In 2008 he joined the board of the Tour of Overijssel. Since 2009, he also acted as race director. In addition, De Rooij formed along with Erben Wennemars and Jos de Koning the 'Langebaan' team (long track speed skating), in preparation for the 2014 Winter Olympics.

On 30 March 2009 De Rooij presented his biography 'beZield'. He handed over the first copy to Peter Post. Since 2010, an amateur classic has been named after him: Theo de Rooij Classic. The classic goes right through the heart of Overijssel. The Theo de Rooij Classic is also a fund raiser for a hospice in his hometown Rijssen-Holten.

Theo de Rooij is president of the Club '48, an association of approximately 100 successful former racers. Together, they present the annual 'Gerrit Schulte Trophy', for the best Dutch cyclists. The presentation of the annual awards, traditionally takes place at a prestigious gala evening. De Rooij took over the gavel at Club '48 from his teacher Peter Post.
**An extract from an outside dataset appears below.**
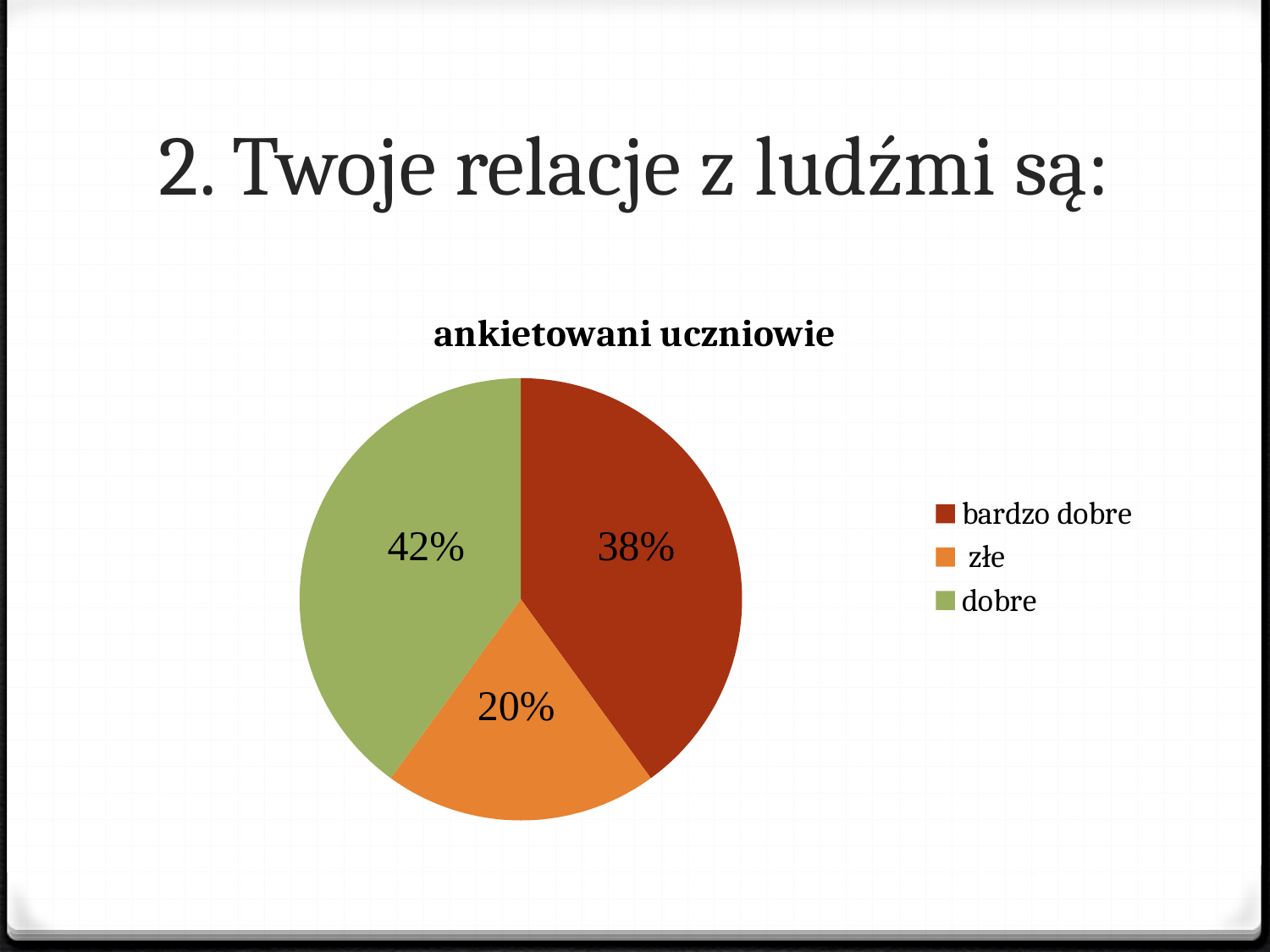
How many entries does the legend list? 3 What is the title of the chart? ankietowani uczniowie What share of the pie is labelled "dobre"? 42% Which category has the largest slice of the pie? dobre How many slices does the pie chart have? 3 What share of the pie is labelled "złe"? 20% What share of the pie is labelled "bardzo dobre"? 38% What kind of chart is shown on the slide? pie chart What colour is the "złe" slice in the pie chart? orange Which slice is larger, "bardzo dobre" or "złe"? bardzo dobre Which category has the smallest slice of the pie? złe What is the difference in percentage points between the "dobre" and "bardzo dobre" slices? 4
Theo de Rooij's company 'Royal Sport Management' assists cyclists in their professional careers. One of the riders De Rooij manages is Robert Gesink.

Together with his business partner Joop Schuiling, Theo de Rooij incorporated his wide experience as a rider, team leader and manager in the production of special revolutionary electric bicycles: TdR Bikes. Under the brand name TdR, the Flox and the FloxX are manufactured in Asia. The bikes are assembled in the Netherlands.

Already at the launch, the TdR Bikes concept was a worldwide hit. For the technological innovations, TdR Bikes was both in 2011 and 2012 decorated at major international cycling trade shows. During Eurobike 2011 in Germany, TdR Bikes received a prestigious Gold Award for innovation, while at Taipei Cycle, there was the honour of a D&I Award for both development and innovation.